Mlliyet Milliyet Blog Milliyet Blog
 
Facebook Connect
Blog Kategorileri
 

07 Temmuz '06

 
Kategori
Futbol
 

Finalin falına bakalım

Finalin falına bakalım
 

Tatlı bir heyecanla beklediğimiz ve bizleri ancak dört senede bir ziyaret eden sevgilimiz Pazar gecesi alnımıza "Veda Busesi"ni kondurmaya hazırlanırken, kupa öncesi otoriteler tarafından şansları "plase" olarak nitelendirilen iki takımın, zevkli olmasını umut ettiğimiz mücadelesini izleyeceğiz. Büyük umutlarla ve "futbol ziyafeti" beklentileriyle televizyon başına oturan futbolseverlerin, ağızlarındaki "keçiboynuzu" tadını unutabilmeleri için bu finalin yapabileceği çok şey var. Aksi bir durumda korkarım ki, "Joga Bonito" deyimi tarihteki yerini alacak ve gerçek futbolseverler modern futbolu tanımlamada "World Cup" kelimelerinin baş harflerinden ilham alacaklar.

Gelin isterseniz koltuğumuzun altındaki bu umutlarla falcılığa soyunalım ve asla peşin hükme yer olmayan bu karşılaşma ile ilgili öngörülerimizden bir sonuca varmaya çalışalım.


Öncelikle iki takımı terazinin kefelerine koyduğumuz zaman, futbolun "toplu hücum ve defans" prensiplerinin İtalya tarafından daha başarılı bir biçimde uygulandığını görebiliyoruz. Kupada finale kadar 11 gol atan İtalya'nın bu golleri 10 farklı isimden gelirken, -ki bunların 3 ü defans oyuncularından- Fransa'nın mevcut 8 golünü ise 4 futbolcunun paylaştığı dikkatlerden kaçmıyor. (Zidane - Henry - Vieira - Ribery)

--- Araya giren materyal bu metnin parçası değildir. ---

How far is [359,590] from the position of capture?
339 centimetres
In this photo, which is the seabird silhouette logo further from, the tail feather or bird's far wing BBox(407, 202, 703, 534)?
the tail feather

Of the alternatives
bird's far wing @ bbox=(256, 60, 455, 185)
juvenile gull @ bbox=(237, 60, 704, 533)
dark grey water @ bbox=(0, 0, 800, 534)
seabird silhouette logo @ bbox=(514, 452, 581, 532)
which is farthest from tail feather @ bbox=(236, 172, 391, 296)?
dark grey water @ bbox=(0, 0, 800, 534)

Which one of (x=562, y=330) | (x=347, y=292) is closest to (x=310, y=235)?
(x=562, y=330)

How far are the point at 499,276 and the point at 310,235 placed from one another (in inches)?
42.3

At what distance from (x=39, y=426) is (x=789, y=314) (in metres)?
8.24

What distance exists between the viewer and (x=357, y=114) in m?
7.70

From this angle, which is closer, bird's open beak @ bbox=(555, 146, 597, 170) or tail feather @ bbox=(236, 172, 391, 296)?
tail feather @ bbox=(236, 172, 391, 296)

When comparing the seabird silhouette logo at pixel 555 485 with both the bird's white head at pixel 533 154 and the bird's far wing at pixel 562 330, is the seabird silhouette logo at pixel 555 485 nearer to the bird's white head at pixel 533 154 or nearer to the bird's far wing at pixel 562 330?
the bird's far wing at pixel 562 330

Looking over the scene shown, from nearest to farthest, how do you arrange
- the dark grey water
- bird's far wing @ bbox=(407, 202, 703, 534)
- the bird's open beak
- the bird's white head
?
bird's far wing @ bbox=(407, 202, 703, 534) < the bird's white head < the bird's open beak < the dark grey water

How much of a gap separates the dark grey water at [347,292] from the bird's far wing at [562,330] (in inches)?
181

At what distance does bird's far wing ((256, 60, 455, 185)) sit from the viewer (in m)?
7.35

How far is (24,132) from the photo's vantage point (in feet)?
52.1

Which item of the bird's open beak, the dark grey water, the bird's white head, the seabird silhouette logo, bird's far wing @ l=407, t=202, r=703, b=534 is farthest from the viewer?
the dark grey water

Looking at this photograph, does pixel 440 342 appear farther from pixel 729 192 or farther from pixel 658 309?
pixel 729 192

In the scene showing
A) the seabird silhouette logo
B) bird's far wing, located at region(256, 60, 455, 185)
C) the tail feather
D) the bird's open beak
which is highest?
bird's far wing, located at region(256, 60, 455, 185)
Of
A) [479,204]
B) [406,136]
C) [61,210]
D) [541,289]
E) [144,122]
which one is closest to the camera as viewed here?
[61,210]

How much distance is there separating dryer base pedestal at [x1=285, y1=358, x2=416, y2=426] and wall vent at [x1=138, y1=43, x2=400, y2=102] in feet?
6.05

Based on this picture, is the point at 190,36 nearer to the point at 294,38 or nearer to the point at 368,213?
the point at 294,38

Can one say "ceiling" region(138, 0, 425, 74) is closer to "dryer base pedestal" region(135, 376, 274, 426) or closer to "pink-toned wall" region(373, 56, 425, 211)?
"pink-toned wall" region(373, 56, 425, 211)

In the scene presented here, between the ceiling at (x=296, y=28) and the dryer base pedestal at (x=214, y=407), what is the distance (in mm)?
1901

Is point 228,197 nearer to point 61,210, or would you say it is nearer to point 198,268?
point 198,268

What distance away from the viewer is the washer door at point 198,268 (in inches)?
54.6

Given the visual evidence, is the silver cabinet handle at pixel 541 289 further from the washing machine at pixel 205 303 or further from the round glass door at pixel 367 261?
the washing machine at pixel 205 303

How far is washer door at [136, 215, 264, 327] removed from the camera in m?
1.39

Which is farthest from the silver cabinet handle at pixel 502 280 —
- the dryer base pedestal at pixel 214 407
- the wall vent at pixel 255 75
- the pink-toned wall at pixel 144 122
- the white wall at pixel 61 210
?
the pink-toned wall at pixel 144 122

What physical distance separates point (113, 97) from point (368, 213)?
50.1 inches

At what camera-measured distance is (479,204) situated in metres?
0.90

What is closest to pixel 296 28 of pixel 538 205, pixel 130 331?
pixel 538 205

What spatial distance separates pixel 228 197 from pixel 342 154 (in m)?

Defans kurguları herkesçe başarılı bulunan iki takımdan İtalya kupa boyunca 1 gol yerken, Fransa ise şu ana kadar kalesinde 2 gol görmüş durumda. İtalya takım doktoru tarafından yapılan son açıklamalarda Nesta'nın forma giyemeyeceği kesinleşse de, İtalya Ligi ve İtalya futboluna hakim defans anlayışından herhangi bir sapma olacağını söylemek zor. Buna karşılık 23 kişilik kadrosunda Fransız Liginden 9 oyuncuyu barındıran Fransa'nın, İtalyanların sert futboluna hangi ölçülerde dayanabileceği merak konusu. Üstelik bu yorucu maraton sonunda final maçına çıkan Fransa'nın ideal kadrosunda yaş ortalamasının Ribery hariç tutulduğunda 30.6'ya vurduğunu da hesaba katarsak, olası bir uzatma periyodunda İtalya'nın Almanya'ya yaptığı şakayı Fransa karşında da tekrarlaması ihtimal dahilinde.


Orta sahalarından ani çıkışlarla Pirlo ile Zidane'ın ters kanada atacağı kontra paslar ve yerleşik savunmayı delecek ara paslarını kovalayan bu iki takımın mücadelesi aynı zamanda Gattuso - Vieira, Ribery - Grosso, Pirlo - Zidane gibi enfes mücadelelere gebe. Her ne kadar bu eşleşmelerde Fransa tarafı ağır basıyorsa da, Fransa'nın geçmiş maçlarda zaman zaman yakaladığı geniş alanları İtalya karşısında bulacağını söylemek gerçekten zor. Bireysel olarak bakıldığında çok daha meziyetli oyunculara sahip Fransa, bu kez kendisinden daha "takım" bir rakiple karşılaşacak.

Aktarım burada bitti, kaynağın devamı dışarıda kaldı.